58 . The method of claim 57 further comprising the step of repeating the step of sealing the transverse fracture next farthest from the existing well for each of the plurality of substantially horizontal producing wellbores until all of the transverse fractures have been sealed.
59 . A method of increasing hydrocarbon production of an existing well formed in a reservoir, comprising the steps of:
drilling a pair of oppositely disposed substantially horizontal injection wellbores that intersect the existing well; drilling a pair of oppositely disposed substantially horizontal producing wellbores that intersect the existing well and are disposed between the substantially horizontal injection wellbores, wherein each substantially horizontal producing wellbore is formed with a plurality of laterals; forming a plurality of transverse fractures in the reservoir along each of the plurality of laterals; injecting a fluid into the reservoir from the pair of oppositely disposed substantially horizontal injection wellbores; and draining the hydrocarbons into the plurality of transverse fractures formed along the plurality of laterals.

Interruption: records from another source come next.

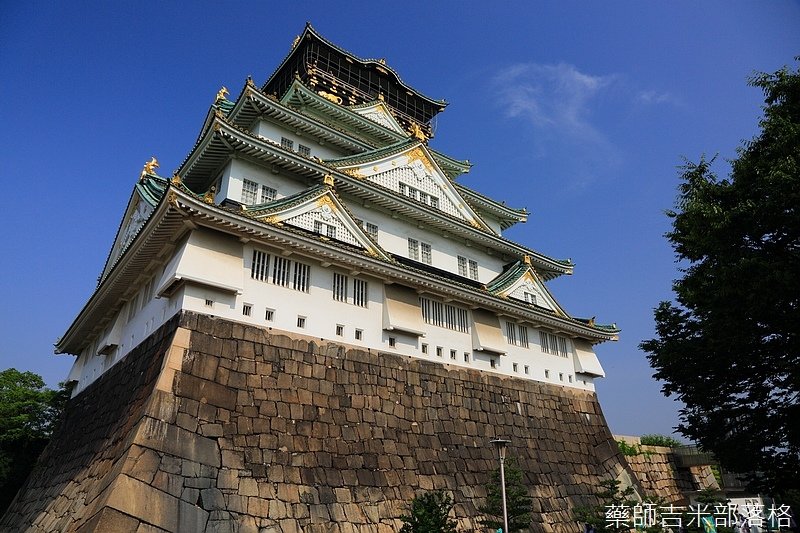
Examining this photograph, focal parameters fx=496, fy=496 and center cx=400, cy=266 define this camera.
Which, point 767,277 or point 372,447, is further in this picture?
point 372,447

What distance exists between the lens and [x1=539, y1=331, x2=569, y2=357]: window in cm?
2434

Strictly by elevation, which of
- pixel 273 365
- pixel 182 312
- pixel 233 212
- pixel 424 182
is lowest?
pixel 273 365

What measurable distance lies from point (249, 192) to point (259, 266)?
4802 mm

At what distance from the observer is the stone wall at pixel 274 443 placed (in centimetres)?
1189

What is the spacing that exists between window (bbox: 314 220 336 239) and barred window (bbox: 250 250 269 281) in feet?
7.33

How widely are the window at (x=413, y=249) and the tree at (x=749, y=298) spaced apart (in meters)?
10.5

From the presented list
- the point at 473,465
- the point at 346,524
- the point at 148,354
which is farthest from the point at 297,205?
the point at 473,465

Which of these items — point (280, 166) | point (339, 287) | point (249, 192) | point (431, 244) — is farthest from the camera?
point (431, 244)

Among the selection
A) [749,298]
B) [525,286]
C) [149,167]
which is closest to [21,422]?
[149,167]

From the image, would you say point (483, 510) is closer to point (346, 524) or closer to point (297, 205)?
point (346, 524)

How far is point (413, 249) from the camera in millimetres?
23000

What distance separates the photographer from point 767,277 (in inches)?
544

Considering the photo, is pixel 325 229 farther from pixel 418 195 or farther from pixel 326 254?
pixel 418 195

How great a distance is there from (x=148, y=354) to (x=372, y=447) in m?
7.56
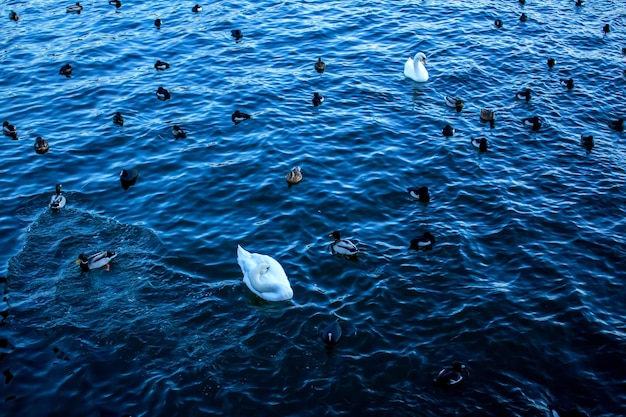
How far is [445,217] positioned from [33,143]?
15672 mm

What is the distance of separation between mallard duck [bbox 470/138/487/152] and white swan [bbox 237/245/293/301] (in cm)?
990

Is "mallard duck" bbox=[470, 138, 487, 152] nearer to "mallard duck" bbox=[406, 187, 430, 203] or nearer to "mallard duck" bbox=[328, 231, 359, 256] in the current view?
"mallard duck" bbox=[406, 187, 430, 203]

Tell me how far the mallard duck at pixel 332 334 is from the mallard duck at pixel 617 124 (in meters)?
15.3

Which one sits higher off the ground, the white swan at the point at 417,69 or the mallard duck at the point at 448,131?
the white swan at the point at 417,69

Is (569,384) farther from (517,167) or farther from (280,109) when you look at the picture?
(280,109)

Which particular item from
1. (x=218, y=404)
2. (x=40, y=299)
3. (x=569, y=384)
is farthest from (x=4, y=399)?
(x=569, y=384)

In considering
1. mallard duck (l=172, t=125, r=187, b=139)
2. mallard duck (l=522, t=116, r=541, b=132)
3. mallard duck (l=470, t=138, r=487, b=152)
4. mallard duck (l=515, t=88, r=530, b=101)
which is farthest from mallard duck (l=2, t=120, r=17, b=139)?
mallard duck (l=515, t=88, r=530, b=101)

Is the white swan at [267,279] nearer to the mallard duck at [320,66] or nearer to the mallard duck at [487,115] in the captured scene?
Answer: the mallard duck at [487,115]

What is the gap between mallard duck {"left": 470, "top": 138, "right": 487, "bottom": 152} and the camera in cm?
2280

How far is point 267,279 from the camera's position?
16219mm

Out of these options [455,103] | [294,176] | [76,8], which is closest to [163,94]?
[294,176]

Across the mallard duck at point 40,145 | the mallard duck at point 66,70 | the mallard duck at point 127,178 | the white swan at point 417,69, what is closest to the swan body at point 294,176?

60 . The method of claim 59 wherein each of the oppositely disposed substantially horizontal injection wellbores has a tubing disposed therein through which the fluid is injected into the reservoir.
61 . The method of claim 59 wherein the laterals are formed generally parallel to the oppositely disposed substantially horizontal injection wellbores and generally perpendicular to the oppositely disposed substantially horizontal production wellbores.
62 . The method of claim 61 wherein the hydrocarbons are swept away from ends of the laterals farthest from the oppositely disposed substantially horizontal producing wellbores toward ends of the laterals that intersect the oppositely disposed substantially horizontal producing wellbores.
63 . The method of claim 62 further comprising the step of sealing one transverse fracture in each of the plurality of laterals, which is farthest from the nearest substantially horizontal producing wellbore.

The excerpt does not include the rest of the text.